I’ve been looking for groups out here, not AA or NA, Because let’s face it, i would only be looking for connections. But I’ll be damned if I can fine one with someone besides me, under 60…discouraged. So I cut. I not happy about it, I’d made it a year. But fuck! What’s the alternative?

 

the groups out here are geriatric. Normally, I adore the older crowd. 

However, when I’m there with ice dripping down my legs,

since that was recommended by a therapist to detour the cutting,

but all I’m hearing is that one man telling us all about his med complaints,

then the other person there, a woman, complaining that she’s getting old…

one has to wonder if one in is the correct place…

 

“is this the mental health group?”

“yes, do you have a diagnosis you’d like to share?” Answered the “leader”.

“not one, specifically, but I have several diagnonsenses I’d be delighted to share…”

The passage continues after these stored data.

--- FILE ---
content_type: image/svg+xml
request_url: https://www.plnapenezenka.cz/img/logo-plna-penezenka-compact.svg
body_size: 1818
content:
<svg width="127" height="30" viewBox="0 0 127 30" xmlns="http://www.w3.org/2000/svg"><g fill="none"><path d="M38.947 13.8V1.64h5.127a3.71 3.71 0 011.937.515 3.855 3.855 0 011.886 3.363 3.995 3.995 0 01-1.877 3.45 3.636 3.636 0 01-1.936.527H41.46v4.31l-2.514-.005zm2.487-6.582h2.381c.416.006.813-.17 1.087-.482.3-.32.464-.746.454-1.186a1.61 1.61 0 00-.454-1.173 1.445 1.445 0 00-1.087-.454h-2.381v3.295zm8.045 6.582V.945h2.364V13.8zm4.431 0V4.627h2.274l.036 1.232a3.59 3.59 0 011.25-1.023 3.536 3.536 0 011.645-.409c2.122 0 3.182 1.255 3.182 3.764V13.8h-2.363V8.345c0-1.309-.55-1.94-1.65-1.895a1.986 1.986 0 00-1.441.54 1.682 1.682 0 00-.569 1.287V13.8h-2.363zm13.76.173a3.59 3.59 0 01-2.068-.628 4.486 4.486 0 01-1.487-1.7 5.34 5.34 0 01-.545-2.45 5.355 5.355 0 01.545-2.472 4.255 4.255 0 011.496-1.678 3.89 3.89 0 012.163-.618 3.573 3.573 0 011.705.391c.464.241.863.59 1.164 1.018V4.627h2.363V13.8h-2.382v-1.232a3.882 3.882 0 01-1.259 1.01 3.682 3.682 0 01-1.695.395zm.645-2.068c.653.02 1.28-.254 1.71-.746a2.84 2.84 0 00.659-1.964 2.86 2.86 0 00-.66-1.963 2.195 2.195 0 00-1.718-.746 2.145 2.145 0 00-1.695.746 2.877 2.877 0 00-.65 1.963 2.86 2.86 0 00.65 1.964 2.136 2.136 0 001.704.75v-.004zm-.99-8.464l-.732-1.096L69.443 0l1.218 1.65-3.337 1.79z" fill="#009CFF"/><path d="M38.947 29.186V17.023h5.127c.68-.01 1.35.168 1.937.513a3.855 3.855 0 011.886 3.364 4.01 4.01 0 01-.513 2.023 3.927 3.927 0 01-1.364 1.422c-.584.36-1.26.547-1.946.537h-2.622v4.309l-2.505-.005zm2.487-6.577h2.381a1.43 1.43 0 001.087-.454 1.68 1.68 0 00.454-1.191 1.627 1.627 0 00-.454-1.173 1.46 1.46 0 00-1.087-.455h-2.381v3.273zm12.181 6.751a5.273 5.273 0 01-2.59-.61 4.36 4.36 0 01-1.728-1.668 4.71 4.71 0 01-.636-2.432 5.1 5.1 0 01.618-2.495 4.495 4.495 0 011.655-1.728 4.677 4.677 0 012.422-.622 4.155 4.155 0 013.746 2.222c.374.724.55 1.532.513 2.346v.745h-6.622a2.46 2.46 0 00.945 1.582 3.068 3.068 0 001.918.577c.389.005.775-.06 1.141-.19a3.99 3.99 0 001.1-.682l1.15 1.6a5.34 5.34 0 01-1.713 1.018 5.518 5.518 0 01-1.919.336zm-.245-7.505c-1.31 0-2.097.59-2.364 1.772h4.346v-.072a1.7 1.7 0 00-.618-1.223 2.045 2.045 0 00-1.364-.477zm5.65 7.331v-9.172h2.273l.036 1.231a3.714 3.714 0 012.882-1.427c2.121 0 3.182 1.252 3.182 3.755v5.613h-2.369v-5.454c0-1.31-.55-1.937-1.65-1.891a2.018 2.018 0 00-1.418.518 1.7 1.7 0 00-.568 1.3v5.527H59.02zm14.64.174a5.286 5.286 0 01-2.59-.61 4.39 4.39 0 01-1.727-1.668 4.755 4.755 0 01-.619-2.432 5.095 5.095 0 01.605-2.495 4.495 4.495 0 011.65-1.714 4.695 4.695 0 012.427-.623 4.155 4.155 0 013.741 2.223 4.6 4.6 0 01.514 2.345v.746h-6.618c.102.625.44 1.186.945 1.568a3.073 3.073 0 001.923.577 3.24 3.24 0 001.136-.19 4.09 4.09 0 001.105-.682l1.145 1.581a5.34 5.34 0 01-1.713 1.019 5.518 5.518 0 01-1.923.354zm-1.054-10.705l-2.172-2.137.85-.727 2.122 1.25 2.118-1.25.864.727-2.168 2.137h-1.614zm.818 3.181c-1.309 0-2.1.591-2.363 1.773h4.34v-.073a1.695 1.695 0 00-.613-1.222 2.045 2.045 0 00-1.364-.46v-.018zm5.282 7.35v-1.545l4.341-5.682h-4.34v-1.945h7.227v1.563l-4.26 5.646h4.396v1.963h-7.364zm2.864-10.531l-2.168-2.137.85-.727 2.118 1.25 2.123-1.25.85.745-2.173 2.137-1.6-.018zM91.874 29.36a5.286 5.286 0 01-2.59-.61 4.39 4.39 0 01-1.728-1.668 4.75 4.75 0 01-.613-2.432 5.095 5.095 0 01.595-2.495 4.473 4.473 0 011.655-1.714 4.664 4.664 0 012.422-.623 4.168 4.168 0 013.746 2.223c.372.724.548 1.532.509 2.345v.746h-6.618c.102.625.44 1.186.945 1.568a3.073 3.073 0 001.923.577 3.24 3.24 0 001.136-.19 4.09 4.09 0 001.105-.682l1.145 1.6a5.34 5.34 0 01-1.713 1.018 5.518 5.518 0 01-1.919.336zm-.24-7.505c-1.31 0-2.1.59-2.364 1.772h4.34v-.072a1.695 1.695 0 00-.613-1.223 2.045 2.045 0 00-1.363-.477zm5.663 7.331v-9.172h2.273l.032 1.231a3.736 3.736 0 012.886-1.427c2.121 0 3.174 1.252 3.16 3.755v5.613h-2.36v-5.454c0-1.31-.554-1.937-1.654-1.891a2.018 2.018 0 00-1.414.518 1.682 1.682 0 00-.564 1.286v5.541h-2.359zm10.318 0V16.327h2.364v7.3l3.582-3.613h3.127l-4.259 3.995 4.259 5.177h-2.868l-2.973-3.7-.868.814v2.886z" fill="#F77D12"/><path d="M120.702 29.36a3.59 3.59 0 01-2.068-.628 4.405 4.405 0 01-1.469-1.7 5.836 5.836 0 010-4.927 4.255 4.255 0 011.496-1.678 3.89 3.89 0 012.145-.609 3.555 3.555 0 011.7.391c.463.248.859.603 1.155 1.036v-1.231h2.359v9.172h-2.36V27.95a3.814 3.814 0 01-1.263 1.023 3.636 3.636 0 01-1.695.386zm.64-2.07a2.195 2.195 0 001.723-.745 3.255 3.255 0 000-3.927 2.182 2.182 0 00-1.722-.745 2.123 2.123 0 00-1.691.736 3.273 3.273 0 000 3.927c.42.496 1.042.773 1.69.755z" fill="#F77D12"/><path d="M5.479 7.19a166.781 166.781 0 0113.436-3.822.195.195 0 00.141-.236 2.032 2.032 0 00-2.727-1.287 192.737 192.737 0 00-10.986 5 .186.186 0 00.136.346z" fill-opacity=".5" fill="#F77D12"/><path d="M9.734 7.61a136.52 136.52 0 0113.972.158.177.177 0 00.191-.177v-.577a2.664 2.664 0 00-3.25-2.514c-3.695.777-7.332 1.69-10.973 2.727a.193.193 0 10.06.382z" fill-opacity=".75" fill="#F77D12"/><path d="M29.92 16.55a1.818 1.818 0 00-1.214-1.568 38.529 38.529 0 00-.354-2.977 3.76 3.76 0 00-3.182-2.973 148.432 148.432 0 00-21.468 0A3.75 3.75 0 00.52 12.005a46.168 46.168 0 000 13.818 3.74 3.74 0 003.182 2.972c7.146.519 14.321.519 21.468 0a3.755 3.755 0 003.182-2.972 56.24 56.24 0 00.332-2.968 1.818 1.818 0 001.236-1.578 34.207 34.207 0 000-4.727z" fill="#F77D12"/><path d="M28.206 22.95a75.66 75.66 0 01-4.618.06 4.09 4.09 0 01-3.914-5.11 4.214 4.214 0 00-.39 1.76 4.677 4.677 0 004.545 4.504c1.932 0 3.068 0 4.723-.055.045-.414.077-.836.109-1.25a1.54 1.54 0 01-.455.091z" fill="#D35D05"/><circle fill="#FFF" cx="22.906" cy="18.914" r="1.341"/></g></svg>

“please take a seat”…says ‘her’.

by the end of the hour I’d received zero help for my reasons for attending…but I’d dished out more information than the doctors seeing them had. So, I suppose, I helped them…but I couldn’t wait to get home, be alone, burn some ganja, and reflect. I just want to know why I don’t get paid to sit in these groups. If they don’t help me emotionally, maybe the should financially.

 

im sure I have some more pretty words coming out soon. I just need to gather myself first. I’m…_______________________.

(fill in the blank? I’m open to suggestions).